Task to carry out –
Set down the part of the camping club thread below from "We have just" to "of these two?", word for word.

Document segment –
════════
# Any views on C&CC vs CC?



## 99412 (May 25, 2006)

We have just joined the Camping & Caravanning Club after having been members of the Caravanning Club for a few years. We always found the CC to be very helpful and knowledgeable about getting a big rig on to their sites, but the C&C C seem to be a bit clueless about what an RV is even.

Anybody else have any experience of these two?


----------



## Guest (Sep 21, 2008)

Hi DaMann

I think it varies from site to site. In the last week we have visited three C&CC sites, Two of them had RV's in place, the other does not even have a MH service point. For interest the two with Rv's were St Neots and Sandringham the third was Kessingland which was a bit tight for space. We only got a pitch because we agreed not to erect an awning on our 20ft MH.

Of the other sites we have visited this year (our first) Beadnell Bay would probably be OK if you can cope with uneven and sloping ground and get your booking in early. Keswick probably has space, but you might struggle to get on to the MH service point.

We have limited information I know, buy I hope it helps.

Tco


----------



## AndrewandShirley (Oct 13, 2007)

Been members of CC for 15+ years and the CCConly a few months.

Main differece we found was flexibility.

CC are very regimented and we had real issues about parking in a different was has we had a left hooker. It took an hour to explain that if we parked the standard way our awning woudl be on the next doors area.

The CCC sites simply told us to park within our designated area, any which was we wanted. Side, front or rear on to maximise the view.

They both have their benifits and faults and of course its down to the site wardens, some of whom we have found stuffy and aloof, others right down to earth and who are interested in you. 

Good luck


----------



## 99412 (May 25, 2006)

Interesting points of view, thanks. I also get the feeling that CC are much more organised and forward thinking than CCC. We asked CCC if they had Lat & Long for their sites in a downloadable form. The stunned look suggested I'd just asked them to upload the results from the Large Hadron Collider!


----------



## Telbell (May 1, 2005)

DaMann-have a look at 
http://www.motorhomefacts.com/ftopict-50711-c.html+cc
and
http://www.motorhomefacts.com/ftopict-40970-c.html+cc
for more views


----------



## Rapide561 (Oct 1, 2005)

*CCC and CC*

Hi

I have only one experience of the Caravan Club. I made a telephone booking direct with the site and stated my van was a 30 footer. The staff advised this was not a problem.

When I arrived on site, you've guesed it, there were no pitches long enough to take the motorhome comfortably. There was a sign on the office door, words to the effect of "office closed, please pitch up and return to the office after xx.xx pm".

Fortunately, a caravanner was packing up and vacating a large pitch.

When the office opened, I played blue murder, and the staff reply was along the lines of "we give all our customers the choice of pitch" etc etc and "you should have booked direct with the site".
════════
Supplied material –

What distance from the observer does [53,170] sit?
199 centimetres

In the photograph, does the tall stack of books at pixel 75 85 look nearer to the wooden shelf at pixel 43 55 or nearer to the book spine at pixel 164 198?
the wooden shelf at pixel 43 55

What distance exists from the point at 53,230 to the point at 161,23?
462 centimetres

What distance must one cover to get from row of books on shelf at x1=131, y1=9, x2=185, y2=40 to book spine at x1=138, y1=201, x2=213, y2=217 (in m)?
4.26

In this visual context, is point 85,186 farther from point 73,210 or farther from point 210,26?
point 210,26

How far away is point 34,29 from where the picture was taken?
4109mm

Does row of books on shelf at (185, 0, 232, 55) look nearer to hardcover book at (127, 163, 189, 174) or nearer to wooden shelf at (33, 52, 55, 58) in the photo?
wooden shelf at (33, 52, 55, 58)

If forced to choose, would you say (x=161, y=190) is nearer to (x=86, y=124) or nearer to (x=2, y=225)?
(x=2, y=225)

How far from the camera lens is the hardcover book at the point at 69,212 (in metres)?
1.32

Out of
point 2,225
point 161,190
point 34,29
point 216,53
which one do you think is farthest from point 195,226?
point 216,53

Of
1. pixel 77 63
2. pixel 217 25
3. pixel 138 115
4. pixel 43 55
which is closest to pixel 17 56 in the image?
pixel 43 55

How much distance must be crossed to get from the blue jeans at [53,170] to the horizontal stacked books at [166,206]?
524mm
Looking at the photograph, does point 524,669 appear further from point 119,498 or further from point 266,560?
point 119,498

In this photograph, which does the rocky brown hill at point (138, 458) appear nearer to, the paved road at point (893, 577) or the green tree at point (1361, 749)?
════════
Exercise result –
We have just joined the Camping & Caravanning Club after having been members of the Caravanning Club for a few years. We always found the CC to be very helpful and knowledgeable about getting a big rig on to their sites, but the C&C C seem to be a bit clueless about what an RV is even.

Anybody else have any experience of these two?